-- start Provided text --
Ecuador accepted the convention on 16 June 1975, making its historical sites eligible for inclusion on the list. Ecuador has five sites on the list and a further six on the tentative list. The first two sites listed in Ecuador were the Galápagos Islands and the city of Quito, in 1978, which were also the first two sites inscribed to the list itself, with the reference numbers 1 and 2, respectively. Three sites are listed for their cultural and two for their natural properties. One site is transnational: the Qhapaq Ñan, Andean Road System is shared with five other countries. Ecuador has served as a member of the World Heritage Committee twice: 1976–1980 and 1995–2001.

== World Heritage Sites ==
UNESCO lists sites under ten criteria; each entry must meet at least one of the criteria. Criteria i through vi are cultural, and vii through x are natural.

World Heritage Sites
| Site | Image | Location (province) | Year listed | UNESCO data | Description |
|---|---|---|---|---|---|
| Galápagos Islands | Panorama with volcanic island and surrounding seas | Galápagos | 1978 | 1bis; vii, viii, ix, x (natural) | The archipelago has 19 volcanic islands (Bartolomé Island pictured) around 1,000 km (620 mi) off the coast of South America in the Pacific Ocean. Due to their extreme isolation, and at the same time at the confluence of three ocean currents, the islands have developed unique flora and fauna. The animals include the marine iguana, Galápagos tortoise, Galápagos penguin, and numerous species of finches. The unusual animals inspired Charles Darwin, who visited the islands in 1835, to develop his theory of evolution. Volcanic processes are constantly reshaping the islands. A sigfinicant boundary modification took place in 2001. |
| City of Quito | A church with two bell towers and a staircase leading to the entrance in dark stone | Pichincha | 1978 | 2; ii, iv (cultural) | Quito was founded by the Spanish in 1534 on the ruins of an Inca settlement. The colonial-era city centre is the best preserved and least altered in Latin America. Architecturally, the buildings were constructed in a mixture of European and indigenous styles, adjusted to the harsh environment in the Andes at an elevation of 2,818 m (9,245 ft). The Baroque Quito School produced numerous churches, including the Basilica and Convent of San Francisco (pictured), Church of La Compañía, and Church of Santo Domingo, together with the interior artworks. |
| Sangay National Park | Snow-covered volcanic peak above green forests | Chimborazo, Morona-Santiago, Tungurahua | 1983 | 260; vii, viii, ix, x (natural) | The national park includes several different ecosystems, spanning from tropical rainforests at lower elevations to glaciers high in the mountains, together with cloud forests, grasslands, and wetlands. Active stratovolcanos Sangay (one of the world's most active volcanoes, pictured) and Tungurahua are constantly reshaping the landscape. The area is remote and home to numerous endemic animal and plant species. Important species that live in the park include the endangered mountain tapir, South American tapir, Andean condor, giant anteater, and jaguar. |
| Historic Centre of Santa Ana de los Ríos de Cuenca | A church building with three towers with domes | Azuay | 1999 | 863; ii, iv, v (cultural) | The city was founded by the Spanish in 1557. It served as a melting pot between the Spanish and indigenous populations. The original grid plan, based on the Renaissance ideas of city planning, has been preserved until today, even if most of the buildings date from later periods, in particular from the 18th century, and the 19th century, when the city was modernized. Some of the important buildings include the Old Cathedral, the New Cathedral (pictured), the Carmelite Monastery, and Santo Domingo Church. |
| Qhapaq Ñan, Andean Road System* | Paved path in the mountains | several sites | 2014 | 1459; ii, iii, iv, vi (cultural) | Qhapaq Ñan is an extensive pre-Incan and Incan road system, spanning over 30,000 km (19,000 mi) across the Andes. The roads connect high mountain peaks with rainforests, coasts, valleys, and deserts. The road system formed the lifeline of the Inca Empire, allowing transport and exchange of goods, as well as movements of messengers, travelers, and even armies. UNESCO lists 273 components featuring structures such as roads, bridges, ditches, and supporting infrastructure, 23 of which are in Ecuador. The site is shared with Argentina (a section pictured), Bolivia, Chile, Colombia, and Peru. |

== Tentative list ==
In addition to sites inscribed on the World Heritage List, member states can maintain a list of tentative sites that they may consider for nomination. Nominations for the World Heritage List are only accepted if the site was previously listed on the tentative list. Ecuador has six properties on its tentative list.
-- end Provided text --
▶ [Objectives]:
1. Which sites does the Ecuador World Heritage text list as World Heritage Sites?
2. According to the Ecuador World Heritage text, in what year did Charles Darwin visit the Galápagos Islands?
3. Print the Ecuador World Heritage text between "Ecuador accepted the" and "x are natural.", inclusive.
-- start Data provided --
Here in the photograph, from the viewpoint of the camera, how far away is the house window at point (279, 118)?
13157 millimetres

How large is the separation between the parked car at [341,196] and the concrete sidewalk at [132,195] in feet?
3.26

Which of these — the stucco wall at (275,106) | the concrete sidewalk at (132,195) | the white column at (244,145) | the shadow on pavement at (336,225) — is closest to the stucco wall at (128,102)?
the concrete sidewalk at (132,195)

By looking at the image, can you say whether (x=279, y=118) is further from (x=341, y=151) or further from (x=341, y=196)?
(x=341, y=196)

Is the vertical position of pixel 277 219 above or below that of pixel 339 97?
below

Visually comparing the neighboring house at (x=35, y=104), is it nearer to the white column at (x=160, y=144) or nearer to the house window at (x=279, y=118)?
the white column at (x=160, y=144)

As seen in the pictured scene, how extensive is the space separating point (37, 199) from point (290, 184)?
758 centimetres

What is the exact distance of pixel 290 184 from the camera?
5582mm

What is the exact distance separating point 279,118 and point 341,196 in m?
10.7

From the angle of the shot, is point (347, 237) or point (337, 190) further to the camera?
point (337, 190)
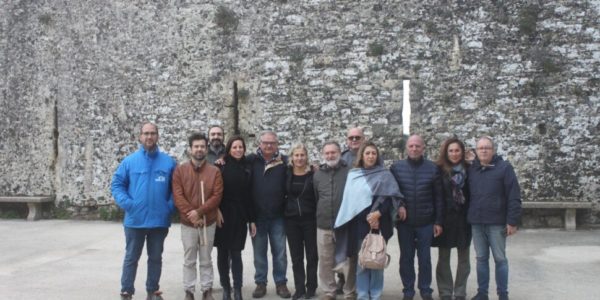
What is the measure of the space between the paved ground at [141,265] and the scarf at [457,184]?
3.73 feet

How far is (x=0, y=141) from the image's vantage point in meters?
12.0

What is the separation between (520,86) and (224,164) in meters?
6.40

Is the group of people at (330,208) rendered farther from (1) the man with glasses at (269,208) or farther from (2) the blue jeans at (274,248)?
(2) the blue jeans at (274,248)

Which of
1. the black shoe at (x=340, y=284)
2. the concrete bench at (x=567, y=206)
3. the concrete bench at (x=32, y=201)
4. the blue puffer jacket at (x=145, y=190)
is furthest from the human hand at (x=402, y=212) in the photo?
the concrete bench at (x=32, y=201)

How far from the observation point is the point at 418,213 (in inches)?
216

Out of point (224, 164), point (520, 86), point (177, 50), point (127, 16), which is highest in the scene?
point (127, 16)

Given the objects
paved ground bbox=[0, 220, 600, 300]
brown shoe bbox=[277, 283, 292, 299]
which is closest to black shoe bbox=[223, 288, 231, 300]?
paved ground bbox=[0, 220, 600, 300]

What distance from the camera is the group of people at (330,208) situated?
5.38 meters

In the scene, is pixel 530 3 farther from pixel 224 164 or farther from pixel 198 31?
pixel 224 164

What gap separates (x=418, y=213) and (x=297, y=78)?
18.6 ft

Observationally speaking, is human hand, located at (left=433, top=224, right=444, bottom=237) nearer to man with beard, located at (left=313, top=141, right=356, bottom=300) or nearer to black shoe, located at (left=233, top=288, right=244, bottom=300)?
man with beard, located at (left=313, top=141, right=356, bottom=300)

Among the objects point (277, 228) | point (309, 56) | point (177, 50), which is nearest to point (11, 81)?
point (177, 50)

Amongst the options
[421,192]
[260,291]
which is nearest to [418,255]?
[421,192]

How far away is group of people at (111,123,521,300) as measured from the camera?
5.38 metres
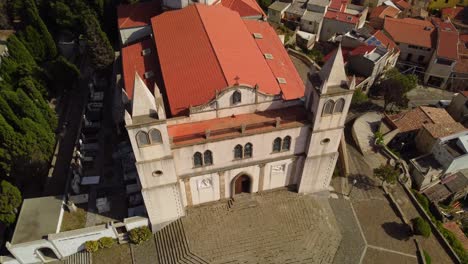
-- end Data provided --
▶ [Expected responses]:
1.
Galápagos Islands
City of Quito
Sangay National Park
Historic Centre of Santa Ana de los Ríos de Cuenca
Qhapaq Ñan, Andean Road System

2. 1835

3.
Ecuador accepted the convention on 16 June 1975, making its historical sites eligible for inclusion on the list. Ecuador has five sites on the list and a further six on the tentative list. The first two sites listed in Ecuador were the Galápagos Islands and the city of Quito, in 1978, which were also the first two sites inscribed to the list itself, with the reference numbers 1 and 2, respectively. Three sites are listed for their cultural and two for their natural properties. One site is transnational: the Qhapaq Ñan, Andean Road System is shared with five other countries. Ecuador has served as a member of the World Heritage Committee twice: 1976–1980 and 1995–2001.

== World Heritage Sites ==
UNESCO lists sites under ten criteria; each entry must meet at least one of the criteria. Criteria i through vi are cultural, and vii through x are natural.